Tonight, on American soil, I watched the 44th president of the United States take office. There had been a buzz around town all day, advertisements of special dinners with live television feeds, and several drop in visitors each with the name Obama on their lips.

This morning, over our breakfast Deutsche Welle broadcast loud and clear that the world was waiting for this president and waiting for the sun to rise in the West.

Rob and I voted early before we left Georgia, were in D.C. on election night, and I could think of no better place to be than the embassy for the celebration this evening.
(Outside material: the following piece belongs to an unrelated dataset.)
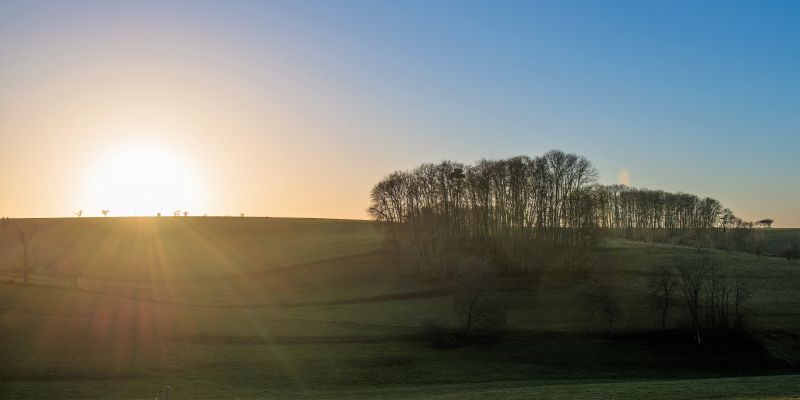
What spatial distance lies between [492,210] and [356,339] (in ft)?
163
As most other 20s and 30 somethings our age, I voted for the hope of change, the revoking of fear, and the promise to move America forward. Politics aside, the magnitude to me of this inauguration of an American President was so much greater than I had experienced before.
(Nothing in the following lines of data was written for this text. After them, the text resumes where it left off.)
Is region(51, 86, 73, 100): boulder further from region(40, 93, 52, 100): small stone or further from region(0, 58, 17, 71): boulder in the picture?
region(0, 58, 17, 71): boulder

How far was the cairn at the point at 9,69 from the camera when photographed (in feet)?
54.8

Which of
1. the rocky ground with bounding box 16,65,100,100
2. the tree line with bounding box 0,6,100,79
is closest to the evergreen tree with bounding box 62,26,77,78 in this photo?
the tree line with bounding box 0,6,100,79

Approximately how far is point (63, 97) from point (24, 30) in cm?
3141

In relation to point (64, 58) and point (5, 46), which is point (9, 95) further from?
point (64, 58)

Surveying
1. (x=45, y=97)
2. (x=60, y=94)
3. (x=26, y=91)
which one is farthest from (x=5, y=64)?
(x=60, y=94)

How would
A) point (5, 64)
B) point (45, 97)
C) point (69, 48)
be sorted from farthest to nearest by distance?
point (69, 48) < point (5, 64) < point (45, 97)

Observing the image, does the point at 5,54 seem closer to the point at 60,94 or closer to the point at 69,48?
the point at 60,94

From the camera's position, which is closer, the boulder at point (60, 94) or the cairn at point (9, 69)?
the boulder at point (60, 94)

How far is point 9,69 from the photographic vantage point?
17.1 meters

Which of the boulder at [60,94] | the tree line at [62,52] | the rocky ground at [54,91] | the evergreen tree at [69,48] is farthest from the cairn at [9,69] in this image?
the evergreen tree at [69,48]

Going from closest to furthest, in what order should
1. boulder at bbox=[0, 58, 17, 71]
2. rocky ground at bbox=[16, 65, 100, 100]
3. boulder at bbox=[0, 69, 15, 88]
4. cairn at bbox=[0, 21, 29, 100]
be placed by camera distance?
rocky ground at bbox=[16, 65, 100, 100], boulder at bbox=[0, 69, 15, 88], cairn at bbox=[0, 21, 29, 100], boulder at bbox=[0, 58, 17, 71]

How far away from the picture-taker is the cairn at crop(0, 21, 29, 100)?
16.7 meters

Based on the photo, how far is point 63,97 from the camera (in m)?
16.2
As I watched CNN pan the steps of the Capitol, I thought, I’ve been there before. I sit here in Africa on this little patch of grass and I’m watching this event take place from outside the borders of my home. It felt strange to know that world so well, that place so well and be so far away in a foreign land. Here on my little patch of grass, watching on a small television outside in the cool of the day, I shared the experience with people who a few months ago were strangers, yet tonight and for the duration of our time here, people who have become our American family.

I felt the pangs of homesickness as I heard English so loud and clear and saw the faces of America bundled up in hats and scarves against winter’s chill. I saw the signal switch between crowds gathered in New York, Los Angeles, Chicago, and Memphis; America. Home.
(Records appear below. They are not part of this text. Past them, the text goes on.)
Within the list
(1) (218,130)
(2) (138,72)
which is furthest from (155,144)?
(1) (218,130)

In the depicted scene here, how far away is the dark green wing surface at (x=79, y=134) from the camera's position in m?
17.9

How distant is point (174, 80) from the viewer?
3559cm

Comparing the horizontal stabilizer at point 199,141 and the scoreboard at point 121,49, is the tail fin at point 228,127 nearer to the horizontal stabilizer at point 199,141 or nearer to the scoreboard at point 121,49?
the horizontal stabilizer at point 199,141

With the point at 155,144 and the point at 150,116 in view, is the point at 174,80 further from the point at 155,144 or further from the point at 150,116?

I’ve never particularly felt American. I’ve never fully identified. I’ve often felt like we were a people without a culture, a hodge podge of immigrants. Perhaps this comes from being part of a generation which has grown up without a Great Depression, without World Wars, and without the memory of mother countries fresh in our minds. A generation that feels no ill effects from being at war and no knowledge of what it feels like to be without the freedom we enjoy or comprehend the price at which was bought.

But tonight, it felt different to be American; whether it was the romanticism of being away, the tears of homesickness welling up inside, the hope for a new era of America or a self discovery brought on by expatriate living, tonight I felt American. Being American no longer felt like an absence of culture; but a frame of mind. Not an absence of a common heritage, but the belief in a common ideal. I felt that by claiming American, I was claiming a land where people believed in hard work to achieve a better life for their families and their neighbors; where people were up for the struggle of doing what’s right in their world. Listening to Obama’s speech, excitement stirred inside as I wondered what America would do next. How fast will America rise again, in technology, innovation, and as a friend to the nations? What will ‘free men and women achieve when imagination is joined to common purpose, and necessity to courage’?

It was not just to those on the Mall or to Americans scattered all over the world that Obama spoke this evening. He spoke to Rwandans as well. “To the people of poor nations, we pledge to work alongside you to make your farms flourish and let clean waters flow; to nourish starved bodies and feed hungry minds.” A Rwandese man behind me elbowed his friend’s side and excitedly whispered, “That’s Rwanda, He’s going to help Rwanda!”

As the evening concluded, I reflected on this amazing feat of a peaceful transfer of power; I sat quietly and in awe. On a continent where the transition of power is rare, if ever peaceful, I thought how amazing it is that our leaders voluntarily hand over power to the newly elected. It’s not even a question. What a gift that is to its citizens.

1 comment:

  1. Danielle,
    You have such a marvelous gift in expressing your thoughts and the depth of your insight. Your Inauguration blog brought me to tears.